Banks looked at his watch and finished his pint. ‘Right. I’d better be off now. I want to see if that post-mortem report’s turned up yet.’ It was already dark outside and the snow had just started falling again.
The report had indeed turned up. Banks skipped the technical details for the layman’s synopsis that Dr Glendenning always courteously provided.
There was nothing new at first. She had been hit, probably punched, on the cheek, and the blow could have rendered her unconscious. After that, she had been viciously and repeatedly stabbed with her own kitchen knife. The only blood found at the scene was hers. Her dressing gown had no bloodstains on it, so it had been removed – or Caroline herself had removed it – before the stabbing. Glendenning had found no signs at all of sexual interference. He had, however, found crumbs of chocolate cake in several of the wounds, which led him to believe that the knife had been lying by the cake on the table. If so, Banks thought, they were probably dealing with a spur of the moment attack, a weapon at hand, grabbed and used in anger. There were no signs of skin or blood under her fingernails, which meant she hadn’t had a chance to fight off her attacker.
And that was it, apart from the general information Banks read idly through – health basically sound, appendix scar, gave birth to a child . . . He stopped and read that part over again. According to Glendenning, who had been as thorough as usual, the cervix showed a multiparous os, which meant the deceased had, at some point, had a baby.

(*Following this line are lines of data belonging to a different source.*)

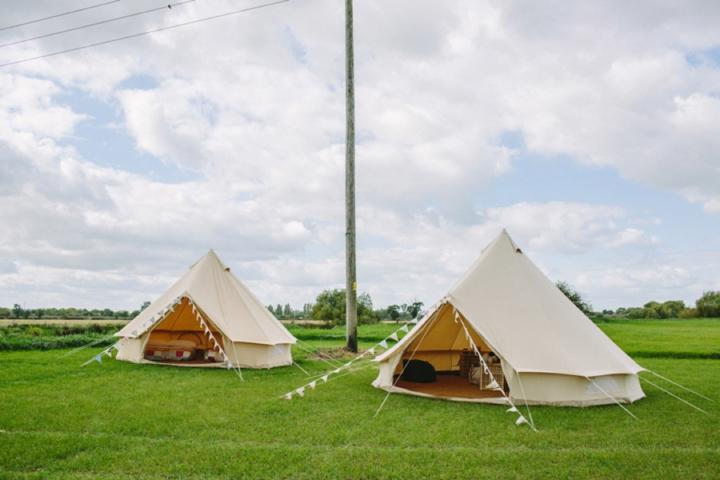 Romantic and Yurts Wedding Inspiration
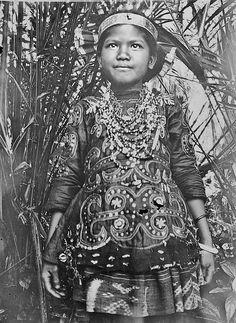Portret van een meisje in Basoa-kostuum. Sulawesi. 1898-1900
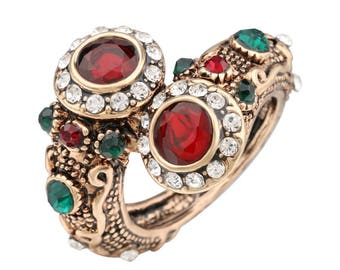 Precious Vintage costume ring
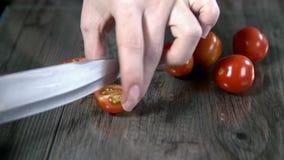 Het snijden van kleine tomaten in de stukken stock video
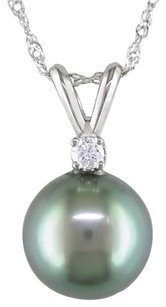 14k White Gold 8-9 Mm Tahitian Pearl Diamond Pendant 0.05 Ct Cttw I-j I2-i3 17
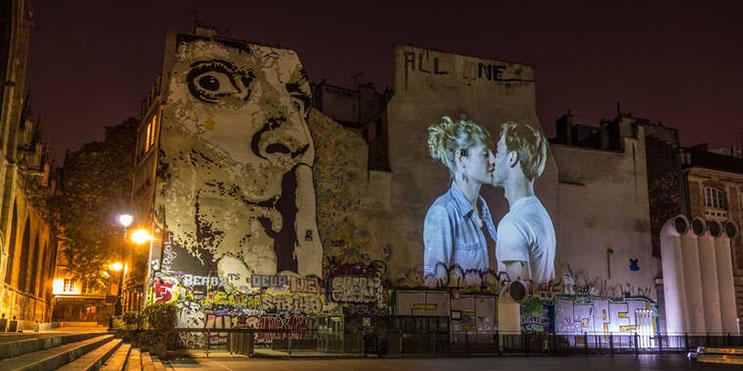 estas-proyecciones-llenaron-de-afecto-las-calles-de-paris-12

That cast an interesting new light on things. Not only did it mean she had had at least one heterosexual relationship, it might also explain why she went to London, or what might have happened to her down there. All the more imperative, therefore, to find out exactly where she’d been and what she’d done. Banks felt that the photograph was a clue. Given that it was the only memento she’d kept, apart from a pressed flower, Ruth was obviously someone important from Caroline’s past.
Banks walked over to the window and looked out on the market square. It looked like one of Brueghel’s winter scenes. The tree was lit up and shoppers crossed the whitened cobbles to and fro with their packages. Banks was glad he’d done his Christmas shopping a week ago. The only thing that remained was the booze. He’d buy that tomorrow: a bottle of port, a nice dry sherry, perhaps some Ciardhu single malt, if he could afford it. Then his thoughts drifted back to Caroline Hartley. A baby. What a bloody turn up! And if there was a baby, somewhere there had to be a father. Maybe a father with a grudge.